* _Extracted text_:
When DB was an infant, I turned to baby-care and parenting books out of insecurity and fear. Between the postpartum depression, Doodlebug’s reflux and milk allergy, and my recurring clogged milk ducts, I was desperate for answers. Each book only made matters worse, increasing my anxiety and making me feel less secure as a mother. When I was brave enough to put down the books and just trust my instinct, it turned out I did a pretty good job.
Now my self-confidence as the parent of a toddler is solid. Although I make mistakes every day, on the whole, I know I am raising a happy and well-adjusted child. More importantly, I’m doing what works for my family.
It’s in this healthy state-of-mind that I’ve started enjoying parenting books again. But I choose carefully, and keep in mind that the authors of each book do not know me. They do not know my family. And they do not know my child. I decide how much weight to give each new parenting idea, which is a powerful idea in itself.
I’d like to take time to review each of the books here. Mostly just to aid me while I process what I have read, but perhaps to help someone else who is looking for new ideas about raising a child. And also to start some healthy, constructive discussions – I love hearing what works and doesn’t work for other people.
The first book I’m reviewing is Playful Parenting by Lawrence J. Cohen (the link is to Amazon). The basic premise of the book is that play is important to a child’s psychological development, and that many parents are unsure of how to really play with their children. Let me start by saying that Cohen spends the majority of the book discussing school-age children, but that the concepts behind the narratives and theories are applicable for those of us who have toddlers (and even infants).
Cohen asserts that like a lion cub’s play fine-tunes its skills for life in the wilderness, a child’s play is a way for them to make sense of the world around them.

* _Data shown_:
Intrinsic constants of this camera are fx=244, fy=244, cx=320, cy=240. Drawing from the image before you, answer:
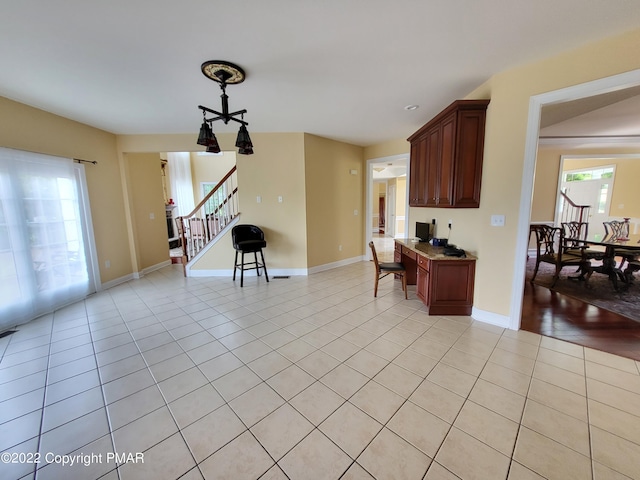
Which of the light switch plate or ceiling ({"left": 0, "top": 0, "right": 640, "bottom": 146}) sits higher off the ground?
ceiling ({"left": 0, "top": 0, "right": 640, "bottom": 146})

* _Exercises_:
• 1. Answer each question using the post on parenting books.
(a) What two problems did Doodlebug have as an infant?
(b) Who wrote the first book the writer reviews?
(c) What animal's play does Cohen compare to a child's play?
• 2. Turn the paragraph in the post on parenting books that begins "I’d like to take time to review" into a short bulleted list of the reasons it gives for reviewing the books.
• 3. Summarize the post on parenting books in two sentences.

* _Per-task outputs_:
• 1.
(a) Reflux and a milk allergy.
(b) Lawrence J. Cohen.
(c) A lion cub's.

• 2.
- To help the writer process what they have read
- Perhaps to help others looking for new ideas about raising a child
- To start healthy, constructive discussions about what works and doesn't work for other people

• 3. After parenting books deepened the writer's anxiety during Doodlebug's infancy, trusting instinct worked better, and now, as a confident toddler parent, the writer enjoys such books again while deciding how much weight to give each idea. The first book reviewed is Lawrence J. Cohen's Playful Parenting, which argues that play is important to a child's psychological development and helps children make sense of the world.